TASK TO CARRY OUT => Copy the lines starting with the line with "What distance lies" and going on through the line with "8.66 meters", swapping "recording position" for "camera position" and keeping everything else the same.

(Scene-based reasoning records)

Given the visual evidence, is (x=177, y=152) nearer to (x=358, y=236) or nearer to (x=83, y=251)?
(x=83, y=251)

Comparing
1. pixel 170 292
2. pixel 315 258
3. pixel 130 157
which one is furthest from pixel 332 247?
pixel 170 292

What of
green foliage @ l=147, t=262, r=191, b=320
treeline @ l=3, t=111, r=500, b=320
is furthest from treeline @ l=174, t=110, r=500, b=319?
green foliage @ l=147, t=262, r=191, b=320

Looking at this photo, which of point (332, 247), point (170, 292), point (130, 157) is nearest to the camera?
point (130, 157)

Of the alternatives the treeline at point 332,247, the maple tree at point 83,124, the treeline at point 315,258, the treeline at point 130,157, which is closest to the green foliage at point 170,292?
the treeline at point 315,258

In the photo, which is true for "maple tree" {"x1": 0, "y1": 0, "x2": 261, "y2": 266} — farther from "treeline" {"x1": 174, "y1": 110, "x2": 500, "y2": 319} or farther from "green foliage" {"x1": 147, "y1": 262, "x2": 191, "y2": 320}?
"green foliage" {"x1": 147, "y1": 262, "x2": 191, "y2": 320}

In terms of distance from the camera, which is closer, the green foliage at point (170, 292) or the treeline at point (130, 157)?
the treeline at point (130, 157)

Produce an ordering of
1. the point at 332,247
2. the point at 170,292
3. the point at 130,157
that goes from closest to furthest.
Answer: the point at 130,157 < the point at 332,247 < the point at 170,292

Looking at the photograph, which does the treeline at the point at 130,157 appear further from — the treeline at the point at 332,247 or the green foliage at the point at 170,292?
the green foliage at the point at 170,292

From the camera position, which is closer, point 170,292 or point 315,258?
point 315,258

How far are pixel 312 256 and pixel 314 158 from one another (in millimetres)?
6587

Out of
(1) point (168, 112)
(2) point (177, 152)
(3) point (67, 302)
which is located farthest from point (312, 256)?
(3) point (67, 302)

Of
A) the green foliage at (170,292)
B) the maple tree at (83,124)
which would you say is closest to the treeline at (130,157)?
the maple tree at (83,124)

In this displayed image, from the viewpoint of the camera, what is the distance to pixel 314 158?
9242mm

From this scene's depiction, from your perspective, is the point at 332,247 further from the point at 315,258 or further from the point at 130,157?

* * *

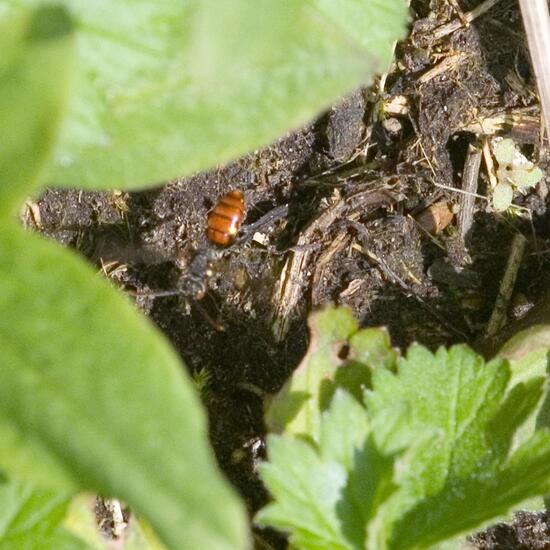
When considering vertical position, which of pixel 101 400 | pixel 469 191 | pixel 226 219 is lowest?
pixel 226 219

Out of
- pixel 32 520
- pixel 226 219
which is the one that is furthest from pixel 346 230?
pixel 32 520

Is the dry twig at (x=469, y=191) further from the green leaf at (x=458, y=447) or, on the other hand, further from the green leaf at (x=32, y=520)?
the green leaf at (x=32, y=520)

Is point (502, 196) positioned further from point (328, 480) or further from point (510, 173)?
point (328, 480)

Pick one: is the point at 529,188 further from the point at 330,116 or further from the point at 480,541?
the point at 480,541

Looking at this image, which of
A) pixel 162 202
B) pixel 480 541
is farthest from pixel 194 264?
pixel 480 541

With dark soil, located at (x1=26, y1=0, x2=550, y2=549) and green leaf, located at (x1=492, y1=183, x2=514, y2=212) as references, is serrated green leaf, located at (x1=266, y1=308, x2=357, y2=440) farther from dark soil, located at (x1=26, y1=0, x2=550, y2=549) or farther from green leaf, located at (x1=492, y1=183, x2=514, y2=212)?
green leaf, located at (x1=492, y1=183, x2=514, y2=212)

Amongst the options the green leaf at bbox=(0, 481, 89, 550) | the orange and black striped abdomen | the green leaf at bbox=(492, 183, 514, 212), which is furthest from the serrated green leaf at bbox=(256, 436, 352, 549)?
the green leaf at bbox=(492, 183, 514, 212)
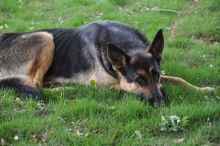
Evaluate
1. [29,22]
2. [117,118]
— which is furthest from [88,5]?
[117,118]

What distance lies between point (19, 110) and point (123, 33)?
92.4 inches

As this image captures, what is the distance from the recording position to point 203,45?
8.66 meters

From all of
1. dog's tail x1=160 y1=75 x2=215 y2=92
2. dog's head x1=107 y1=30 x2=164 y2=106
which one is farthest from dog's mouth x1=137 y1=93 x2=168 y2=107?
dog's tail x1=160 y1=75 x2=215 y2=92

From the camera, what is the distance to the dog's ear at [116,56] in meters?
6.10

ANSWER TO THE PROBLEM =>
What distance lies between point (19, 110) and point (123, 33)?
92.4 inches

As this image captures, what is the distance from the camera position to point 203,45?
8.66 meters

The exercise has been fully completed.